Functional block diagram

A functional block diagram describes the functions of specific elements and the relationships between those elements.

Functional block diagrams are often used in the engineering and software development industries. They are a great way to visually depict the functions of a system using blocks, connector arrows, and output elements.

System block diagram

A system block diagram represents a large, complex system with interacting components and elements referred to as sub-systems. A system block diagram is typically used to represent the requirements and demands of a system.

Block flow diagram

Above, we covered that flowcharts and block diagrams are similar in how they look but different in what they represent. But what if there was a merger between the two? Well, that’s what a block flow diagram is.

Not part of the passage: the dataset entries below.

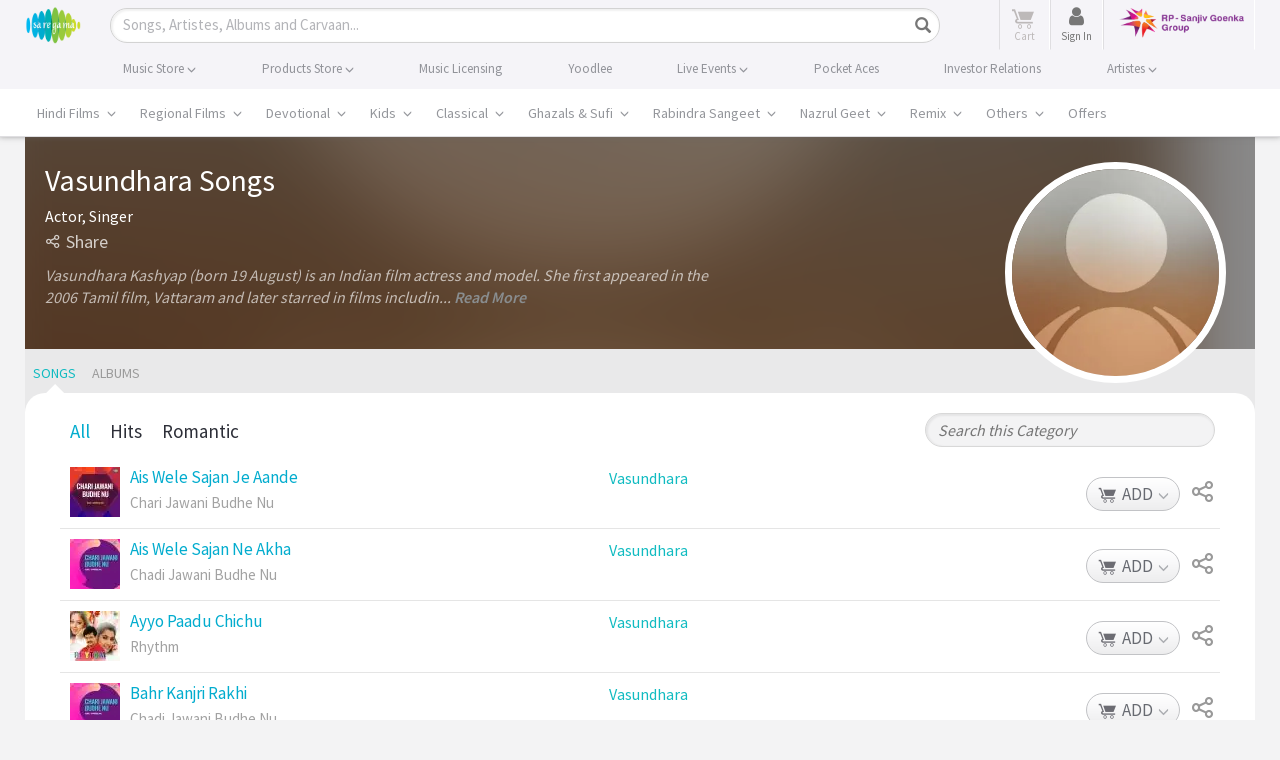

--- FILE ---
content_type: text/html; charset=utf-8
request_url: https://www.google.com/recaptcha/api2/aframe
body_size: 183
content:
<!DOCTYPE HTML><html><head><meta http-equiv="content-type" content="text/html; charset=UTF-8"></head><body><script nonce="9keigKyDdjLT-dDN-bj7wg">/** Anti-fraud and anti-abuse applications only. See google.com/recaptcha */ try{var clients={'sodar':'https://pagead2.googlesyndication.com/pagead/sodar?'};window.addEventListener("message",function(a){try{if(a.source===window.parent){var b=JSON.parse(a.data);var c=clients[b['id']];if(c){var d=document.createElement('img');d.src=c+b['params']+'&rc='+(localStorage.getItem("rc::a")?sessionStorage.getItem("rc::b"):"");window.document.body.appendChild(d);sessionStorage.setItem("rc::e",parseInt(sessionStorage.getItem("rc::e")||0)+1);localStorage.setItem("rc::h",'1769550423709');}}}catch(b){}});window.parent.postMessage("_grecaptcha_ready", "*");}catch(b){}</script></body></html>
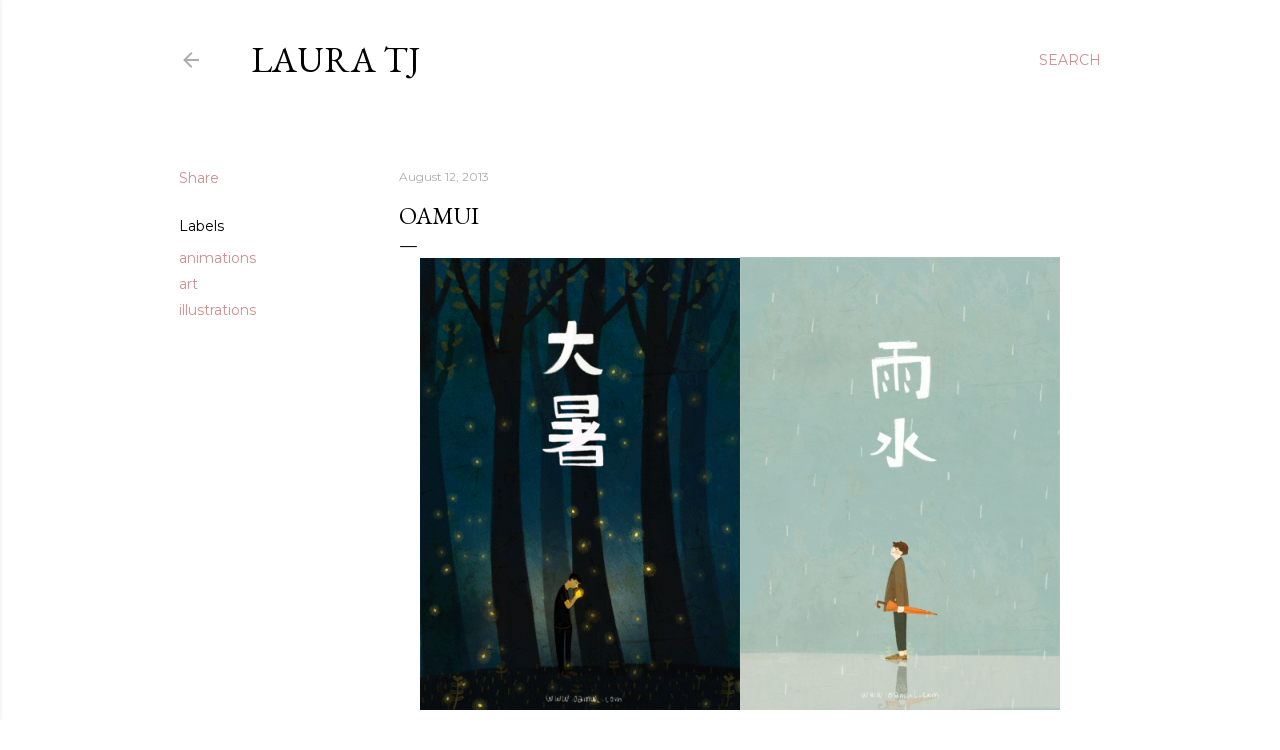

--- FILE ---
content_type: text/plain
request_url: https://www.google-analytics.com/j/collect?v=1&_v=j102&a=117581783&t=pageview&_s=1&dl=https%3A%2F%2Flauratj.blogspot.com%2F2013%2F08%2Foamui.html&ul=en-us%40posix&dt=oamui&sr=1280x720&vp=1280x720&_u=IEBAAEABAAAAACAAI~&jid=531293548&gjid=1614748144&cid=1245062312.1768826729&tid=UA-10445645-1&_gid=647249514.1768826729&_r=1&_slc=1&z=161478400
body_size: -452
content:
2,cG-P5KE40KZWY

A block flow diagram helps break down the basic structure and process that goes into the functioning of a system. Most of the time, a block flow diagram shows the chronological order of how elements and components interact with one another. This ordered interaction leads to the eventual output that the system seeks to achieve.

Internal block diagram

So far, the types of block diagrams we’ve discussed have focused more on the bigger picture — the overarching processes that occur within a system. But an internal block diagram focuses on the internal procedures that happen within singular elements of a block.

This means the properties, parts, and connections of a singular element are broken down to simplify how that element contributes to the larger system. Applying an internal block diagram to an element is a great way to understand a complex system in depth.

How to create a block diagram

You can create your own block diagram by using Miro’s block diagram maker and following the steps below.

Make sure you understand the system/process

Before you start drafting your diagram, it’s essential to have a clear idea of the system or process you’re trying to depict. If you’re uncertain about the system from the get-go, your final block diagram will be messy and difficult to understand.

List the components of the system

Consider which elements will form the system. Take your time gathering input from the rest of the team, as you don’t want to miss out on any crucial components and have to re-draft at a later stage. Start by brainstorming all the components with your team and ultimately create a comprehensive mind map.

Create a block for each component, and label them

Once you know which components will play a role in the functioning of the system, create a block for each one. It’s a good idea to use UML shapes, like blocks, rectangles, ovals, and diamonds, to represent your system blocks. Put them in the necessary order based on your system.

Add arrows to show how the components are connected, and label them

Once you’ve placed all your elements onto the page, it’s time to connect the ones that interlink using arrows and lines. Label these arrows to show what the relationships between the components entail.

Share and collaborate with your team

Block diagrams can help you get a better understanding of a system. But if you’re working in a team, it’s important to collaborate on the diagram to build a comprehensive picture.

Block diagram best practices

Follow these good practices to create an effective block diagram:

Indicate input and output on the diagram

While block diagrams are mostly used to create a visual representation of a system and the system’s internal components, remember to include an input and output in your diagram. Unlike a flowchart, block diagrams aren’t always drafted with a start and end in mind, but a start and end make for a more effective and comprehensive summary diagram.

Don’t overcomplicate the diagram

Block diagrams are meant to break down a complex system or process into something simple and easy to understand. Don’t allow yourself to get carried away during the diagram drafting stage. Keep it as simple as you can so that it’s easily digestible for all team members and stakeholders.

Use standard labels

Using standard UML symbols and labels will make your block diagram easy to read and understand by everyone, even those with fewer technical skills.

Add color

Don’t be afraid to spruce up your diagram to make it more attractive to look at. Color will hold people’s attention longer, and color-coding different components will make the diagram easier to read.